DeBell wouldn't provide any more specifics in advance of the meeting. But the superintendent's handling of a number of difficult issues—from school closures to teacher layoffs—is drawing some criticism from the public. As I mentioned on KUOW last week, and Seattle Times columnist Lynne Varner wrote about today, it doesn't help that Goodloe-Johnson often seems imperious and brusque—a marked contrast from former Superintendent Raj Manhas. Disenchanted parents are pointing to a recent survey of teachers in Goodloe-Johnson's previous district, Charleston County, S.C. Seventy-three percent of the teachers surveyed said the current superintendent there is an effective leader, compared to 48 percent who said the same of Goodloe-Johnson.

Goodloe-Johnson will hear today from former Boston superintendent Tom Payzant, now at Harvard University, who has been hired by the Seattle school board to prepare its evaluation.

Also today, the district will present the outline of its new assignment plan, which determines which students go to which schools. This is a big deal. In brief, the district will assign students to their neighborhood schools but families can request different schools. Whether they get in or not will now largely be determined by lottery, rather than by how close a family lives to any given school. "That seemed more democratic," DeBell says. Expect to hear lots more about it.

########################################

Reproduce the part of the Seattle schools article between "Also today, the" and "more about it.", inclusive, word for word.

**Data extract:**

########################################

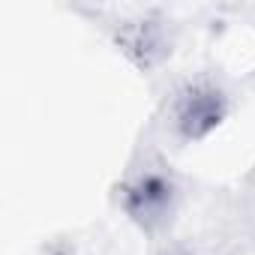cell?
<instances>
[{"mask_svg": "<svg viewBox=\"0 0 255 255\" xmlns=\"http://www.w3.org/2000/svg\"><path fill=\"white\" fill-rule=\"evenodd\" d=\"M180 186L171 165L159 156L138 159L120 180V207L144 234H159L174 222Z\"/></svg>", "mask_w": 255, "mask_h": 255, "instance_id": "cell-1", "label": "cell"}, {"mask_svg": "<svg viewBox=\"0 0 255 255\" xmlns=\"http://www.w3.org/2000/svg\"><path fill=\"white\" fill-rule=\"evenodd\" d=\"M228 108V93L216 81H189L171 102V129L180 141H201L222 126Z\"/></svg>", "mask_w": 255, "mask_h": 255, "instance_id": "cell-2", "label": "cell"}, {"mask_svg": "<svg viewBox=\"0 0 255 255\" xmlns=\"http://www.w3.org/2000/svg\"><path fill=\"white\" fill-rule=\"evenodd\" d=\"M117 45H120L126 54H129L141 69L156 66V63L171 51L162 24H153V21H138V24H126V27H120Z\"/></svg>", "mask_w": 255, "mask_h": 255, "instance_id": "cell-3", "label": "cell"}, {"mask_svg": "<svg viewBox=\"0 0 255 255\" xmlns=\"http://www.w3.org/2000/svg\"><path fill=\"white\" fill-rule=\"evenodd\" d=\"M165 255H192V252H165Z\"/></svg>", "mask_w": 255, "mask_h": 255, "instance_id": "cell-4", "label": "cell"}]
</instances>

########################################

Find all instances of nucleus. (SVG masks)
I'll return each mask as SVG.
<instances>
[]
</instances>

########################################

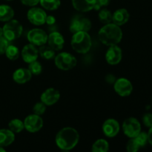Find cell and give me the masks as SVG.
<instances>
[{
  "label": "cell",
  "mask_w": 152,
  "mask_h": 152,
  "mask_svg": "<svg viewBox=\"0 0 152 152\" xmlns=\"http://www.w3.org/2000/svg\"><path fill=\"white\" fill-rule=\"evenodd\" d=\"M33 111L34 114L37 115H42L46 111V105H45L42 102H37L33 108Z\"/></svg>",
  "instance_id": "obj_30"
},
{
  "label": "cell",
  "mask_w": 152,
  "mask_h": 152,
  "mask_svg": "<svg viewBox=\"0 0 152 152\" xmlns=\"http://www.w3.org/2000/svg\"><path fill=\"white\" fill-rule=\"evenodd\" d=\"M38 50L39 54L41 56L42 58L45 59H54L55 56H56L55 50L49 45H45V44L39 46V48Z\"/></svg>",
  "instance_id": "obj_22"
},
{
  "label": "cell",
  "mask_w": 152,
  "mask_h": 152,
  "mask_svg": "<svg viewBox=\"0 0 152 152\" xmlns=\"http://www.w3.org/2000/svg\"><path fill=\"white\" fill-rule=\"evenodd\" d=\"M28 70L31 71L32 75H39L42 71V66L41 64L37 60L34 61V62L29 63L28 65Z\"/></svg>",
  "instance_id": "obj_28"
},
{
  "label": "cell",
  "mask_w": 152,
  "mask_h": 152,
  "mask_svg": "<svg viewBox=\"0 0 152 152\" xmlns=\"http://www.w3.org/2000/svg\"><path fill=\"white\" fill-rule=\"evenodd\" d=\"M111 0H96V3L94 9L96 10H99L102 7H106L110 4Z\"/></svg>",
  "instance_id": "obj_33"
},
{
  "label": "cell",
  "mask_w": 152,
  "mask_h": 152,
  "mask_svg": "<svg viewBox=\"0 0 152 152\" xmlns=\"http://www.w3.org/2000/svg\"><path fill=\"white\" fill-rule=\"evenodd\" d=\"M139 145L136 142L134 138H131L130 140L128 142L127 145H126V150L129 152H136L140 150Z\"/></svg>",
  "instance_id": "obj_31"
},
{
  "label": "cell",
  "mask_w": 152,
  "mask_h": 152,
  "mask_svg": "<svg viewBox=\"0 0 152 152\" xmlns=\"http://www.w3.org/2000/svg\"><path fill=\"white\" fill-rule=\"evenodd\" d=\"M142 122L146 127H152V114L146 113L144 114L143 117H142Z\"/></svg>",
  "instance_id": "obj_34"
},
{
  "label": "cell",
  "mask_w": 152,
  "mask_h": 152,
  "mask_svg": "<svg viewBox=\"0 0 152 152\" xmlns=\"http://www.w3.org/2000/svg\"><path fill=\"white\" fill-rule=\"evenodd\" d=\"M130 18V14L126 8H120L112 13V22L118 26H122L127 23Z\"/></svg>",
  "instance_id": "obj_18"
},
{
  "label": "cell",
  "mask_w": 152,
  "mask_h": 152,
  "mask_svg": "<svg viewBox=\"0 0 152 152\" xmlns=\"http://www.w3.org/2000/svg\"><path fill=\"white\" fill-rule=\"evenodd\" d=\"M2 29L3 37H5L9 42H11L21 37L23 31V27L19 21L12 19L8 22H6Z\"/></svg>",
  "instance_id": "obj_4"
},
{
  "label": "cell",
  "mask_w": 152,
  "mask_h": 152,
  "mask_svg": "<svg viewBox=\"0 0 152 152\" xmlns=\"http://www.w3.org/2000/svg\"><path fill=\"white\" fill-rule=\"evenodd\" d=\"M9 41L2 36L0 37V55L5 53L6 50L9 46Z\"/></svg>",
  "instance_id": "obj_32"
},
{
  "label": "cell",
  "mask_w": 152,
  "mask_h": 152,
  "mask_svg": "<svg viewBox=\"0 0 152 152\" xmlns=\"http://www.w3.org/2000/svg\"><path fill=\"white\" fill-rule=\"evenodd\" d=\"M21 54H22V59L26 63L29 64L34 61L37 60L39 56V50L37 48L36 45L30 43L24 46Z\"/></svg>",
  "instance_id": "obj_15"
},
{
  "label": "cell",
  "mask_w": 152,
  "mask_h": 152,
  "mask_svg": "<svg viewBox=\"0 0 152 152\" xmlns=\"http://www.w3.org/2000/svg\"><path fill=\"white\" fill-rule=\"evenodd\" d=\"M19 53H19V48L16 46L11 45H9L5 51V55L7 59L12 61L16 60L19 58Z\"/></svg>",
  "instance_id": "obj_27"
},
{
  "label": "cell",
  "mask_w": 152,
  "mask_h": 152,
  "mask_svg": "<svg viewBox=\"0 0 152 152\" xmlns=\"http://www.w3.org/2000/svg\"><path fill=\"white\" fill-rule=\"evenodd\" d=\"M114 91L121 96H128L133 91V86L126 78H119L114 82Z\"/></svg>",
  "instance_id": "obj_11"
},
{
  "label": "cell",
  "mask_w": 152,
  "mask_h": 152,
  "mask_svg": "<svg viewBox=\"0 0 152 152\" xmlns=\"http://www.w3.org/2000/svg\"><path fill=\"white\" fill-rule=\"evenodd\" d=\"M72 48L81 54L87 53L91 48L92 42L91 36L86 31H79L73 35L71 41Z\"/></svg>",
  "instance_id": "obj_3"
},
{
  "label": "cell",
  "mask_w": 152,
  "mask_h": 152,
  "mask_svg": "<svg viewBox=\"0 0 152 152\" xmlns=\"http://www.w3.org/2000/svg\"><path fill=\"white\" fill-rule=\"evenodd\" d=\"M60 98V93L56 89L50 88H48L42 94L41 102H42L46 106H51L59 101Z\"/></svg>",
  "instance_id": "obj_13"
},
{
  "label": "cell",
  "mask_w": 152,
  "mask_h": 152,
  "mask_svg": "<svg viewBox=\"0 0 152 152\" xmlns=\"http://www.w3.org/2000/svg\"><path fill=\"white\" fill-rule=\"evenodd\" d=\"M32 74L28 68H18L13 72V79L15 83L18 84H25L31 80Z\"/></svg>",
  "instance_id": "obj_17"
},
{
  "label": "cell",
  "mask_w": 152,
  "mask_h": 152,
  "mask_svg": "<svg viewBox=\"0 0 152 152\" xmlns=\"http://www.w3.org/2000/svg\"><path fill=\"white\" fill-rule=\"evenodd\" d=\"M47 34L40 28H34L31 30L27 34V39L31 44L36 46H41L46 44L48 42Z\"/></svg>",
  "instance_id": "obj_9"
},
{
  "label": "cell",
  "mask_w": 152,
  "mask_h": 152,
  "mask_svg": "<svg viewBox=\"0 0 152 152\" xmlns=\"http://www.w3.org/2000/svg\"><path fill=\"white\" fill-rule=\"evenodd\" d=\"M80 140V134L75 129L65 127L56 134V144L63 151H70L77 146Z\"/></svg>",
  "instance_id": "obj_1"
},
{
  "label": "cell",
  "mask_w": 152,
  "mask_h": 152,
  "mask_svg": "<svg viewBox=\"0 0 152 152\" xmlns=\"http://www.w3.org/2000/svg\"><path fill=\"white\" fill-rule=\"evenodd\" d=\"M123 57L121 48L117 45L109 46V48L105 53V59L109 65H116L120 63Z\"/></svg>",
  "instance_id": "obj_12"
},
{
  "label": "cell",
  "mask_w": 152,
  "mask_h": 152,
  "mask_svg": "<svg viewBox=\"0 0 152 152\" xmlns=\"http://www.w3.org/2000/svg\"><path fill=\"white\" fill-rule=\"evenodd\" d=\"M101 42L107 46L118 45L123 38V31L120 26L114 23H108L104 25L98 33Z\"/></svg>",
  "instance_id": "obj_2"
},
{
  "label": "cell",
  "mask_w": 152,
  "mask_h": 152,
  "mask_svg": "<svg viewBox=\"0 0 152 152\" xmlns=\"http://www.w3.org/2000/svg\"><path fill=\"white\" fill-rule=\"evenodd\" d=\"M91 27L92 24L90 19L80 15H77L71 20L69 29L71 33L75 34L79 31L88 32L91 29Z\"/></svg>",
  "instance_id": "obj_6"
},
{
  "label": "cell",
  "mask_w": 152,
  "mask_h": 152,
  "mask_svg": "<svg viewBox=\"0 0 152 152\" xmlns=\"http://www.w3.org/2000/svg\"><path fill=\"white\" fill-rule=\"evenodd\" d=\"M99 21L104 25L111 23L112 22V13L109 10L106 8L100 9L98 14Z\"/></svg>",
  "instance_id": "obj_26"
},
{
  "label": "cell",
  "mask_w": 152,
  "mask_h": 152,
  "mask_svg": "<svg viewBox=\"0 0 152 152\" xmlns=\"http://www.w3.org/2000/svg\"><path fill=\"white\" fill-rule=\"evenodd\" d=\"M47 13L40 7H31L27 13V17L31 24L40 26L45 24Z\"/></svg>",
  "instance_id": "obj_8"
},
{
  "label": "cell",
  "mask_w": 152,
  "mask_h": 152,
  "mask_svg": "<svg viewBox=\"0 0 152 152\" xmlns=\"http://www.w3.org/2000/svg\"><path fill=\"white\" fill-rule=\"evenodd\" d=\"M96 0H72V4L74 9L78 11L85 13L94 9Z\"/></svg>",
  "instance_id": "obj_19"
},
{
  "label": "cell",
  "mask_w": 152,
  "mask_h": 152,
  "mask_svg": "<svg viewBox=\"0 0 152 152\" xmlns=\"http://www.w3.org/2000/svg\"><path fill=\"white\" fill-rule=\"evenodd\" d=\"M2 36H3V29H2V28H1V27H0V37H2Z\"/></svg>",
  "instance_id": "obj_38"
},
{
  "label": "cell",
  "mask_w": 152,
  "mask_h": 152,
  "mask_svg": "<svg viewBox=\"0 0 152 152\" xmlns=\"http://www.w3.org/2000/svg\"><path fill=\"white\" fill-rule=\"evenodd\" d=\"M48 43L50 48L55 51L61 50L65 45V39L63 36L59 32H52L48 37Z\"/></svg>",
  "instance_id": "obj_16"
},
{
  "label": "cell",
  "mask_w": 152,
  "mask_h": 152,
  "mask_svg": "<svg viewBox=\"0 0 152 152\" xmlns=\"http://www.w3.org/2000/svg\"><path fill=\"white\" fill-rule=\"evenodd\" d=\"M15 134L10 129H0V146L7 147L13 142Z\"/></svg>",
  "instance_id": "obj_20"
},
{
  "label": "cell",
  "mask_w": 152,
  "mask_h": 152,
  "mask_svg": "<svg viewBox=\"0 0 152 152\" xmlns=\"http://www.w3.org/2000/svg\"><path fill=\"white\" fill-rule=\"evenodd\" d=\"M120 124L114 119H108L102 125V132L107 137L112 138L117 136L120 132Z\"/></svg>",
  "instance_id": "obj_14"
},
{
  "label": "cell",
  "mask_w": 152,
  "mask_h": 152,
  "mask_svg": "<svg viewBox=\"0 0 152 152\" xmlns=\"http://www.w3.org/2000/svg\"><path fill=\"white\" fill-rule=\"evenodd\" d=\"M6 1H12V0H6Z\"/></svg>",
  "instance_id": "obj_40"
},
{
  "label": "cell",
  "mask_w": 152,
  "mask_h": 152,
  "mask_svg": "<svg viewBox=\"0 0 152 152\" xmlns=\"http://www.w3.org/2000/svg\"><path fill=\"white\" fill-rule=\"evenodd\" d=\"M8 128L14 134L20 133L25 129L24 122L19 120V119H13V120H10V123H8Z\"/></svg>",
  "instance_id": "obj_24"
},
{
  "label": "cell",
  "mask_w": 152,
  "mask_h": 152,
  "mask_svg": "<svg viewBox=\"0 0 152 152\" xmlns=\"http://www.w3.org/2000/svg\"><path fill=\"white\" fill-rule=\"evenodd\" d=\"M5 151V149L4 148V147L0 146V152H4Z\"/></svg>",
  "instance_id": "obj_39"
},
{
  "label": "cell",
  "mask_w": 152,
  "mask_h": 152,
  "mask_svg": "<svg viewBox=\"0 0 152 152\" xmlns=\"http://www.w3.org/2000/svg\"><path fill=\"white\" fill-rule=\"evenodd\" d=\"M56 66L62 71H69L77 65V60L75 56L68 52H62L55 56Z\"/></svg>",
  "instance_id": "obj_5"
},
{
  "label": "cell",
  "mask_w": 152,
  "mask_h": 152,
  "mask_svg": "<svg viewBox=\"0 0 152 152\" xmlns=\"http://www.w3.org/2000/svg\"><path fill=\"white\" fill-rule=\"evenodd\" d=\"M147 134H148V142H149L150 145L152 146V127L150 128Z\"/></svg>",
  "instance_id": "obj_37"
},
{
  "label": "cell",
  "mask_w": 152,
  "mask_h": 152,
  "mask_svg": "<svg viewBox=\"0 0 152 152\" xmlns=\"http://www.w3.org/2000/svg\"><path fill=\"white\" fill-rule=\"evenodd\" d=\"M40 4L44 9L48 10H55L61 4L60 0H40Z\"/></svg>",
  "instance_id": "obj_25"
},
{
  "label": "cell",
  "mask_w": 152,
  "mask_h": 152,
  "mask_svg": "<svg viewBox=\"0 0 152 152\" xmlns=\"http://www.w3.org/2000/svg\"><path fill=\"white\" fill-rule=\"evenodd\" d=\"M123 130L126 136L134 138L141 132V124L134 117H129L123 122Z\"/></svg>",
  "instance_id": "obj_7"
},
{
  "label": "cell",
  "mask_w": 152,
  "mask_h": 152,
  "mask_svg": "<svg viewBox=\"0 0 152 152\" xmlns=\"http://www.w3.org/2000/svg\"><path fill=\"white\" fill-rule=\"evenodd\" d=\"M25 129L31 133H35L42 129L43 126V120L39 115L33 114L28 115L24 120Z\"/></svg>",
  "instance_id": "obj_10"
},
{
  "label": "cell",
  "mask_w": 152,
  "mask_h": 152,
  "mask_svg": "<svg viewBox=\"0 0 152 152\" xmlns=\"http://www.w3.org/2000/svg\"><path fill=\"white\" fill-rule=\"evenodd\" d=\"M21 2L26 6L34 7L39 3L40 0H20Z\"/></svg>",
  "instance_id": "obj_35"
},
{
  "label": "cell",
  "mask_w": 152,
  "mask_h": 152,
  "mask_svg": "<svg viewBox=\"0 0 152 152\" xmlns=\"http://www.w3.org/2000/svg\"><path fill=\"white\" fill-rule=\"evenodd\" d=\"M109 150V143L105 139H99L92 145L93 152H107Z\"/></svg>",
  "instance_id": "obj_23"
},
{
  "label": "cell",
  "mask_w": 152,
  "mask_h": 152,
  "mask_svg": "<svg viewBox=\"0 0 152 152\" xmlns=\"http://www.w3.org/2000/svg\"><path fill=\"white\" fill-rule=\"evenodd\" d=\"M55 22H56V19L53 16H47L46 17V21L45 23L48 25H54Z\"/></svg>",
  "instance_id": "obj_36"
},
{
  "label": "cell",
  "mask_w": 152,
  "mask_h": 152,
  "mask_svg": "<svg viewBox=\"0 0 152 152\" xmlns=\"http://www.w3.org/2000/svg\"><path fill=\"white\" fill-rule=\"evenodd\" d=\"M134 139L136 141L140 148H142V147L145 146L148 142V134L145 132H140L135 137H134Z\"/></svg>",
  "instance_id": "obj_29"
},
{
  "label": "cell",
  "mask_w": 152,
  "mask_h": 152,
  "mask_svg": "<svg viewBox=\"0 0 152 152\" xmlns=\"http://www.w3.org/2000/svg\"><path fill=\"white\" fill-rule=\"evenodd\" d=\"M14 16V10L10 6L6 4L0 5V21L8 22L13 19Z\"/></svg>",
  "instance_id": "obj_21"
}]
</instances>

########################################

**Response below:**
Also today, the district will present the outline of its new assignment plan, which determines which students go to which schools. This is a big deal. In brief, the district will assign students to their neighborhood schools but families can request different schools. Whether they get in or not will now largely be determined by lottery, rather than by how close a family lives to any given school. "That seemed more democratic," DeBell says. Expect to hear lots more about it.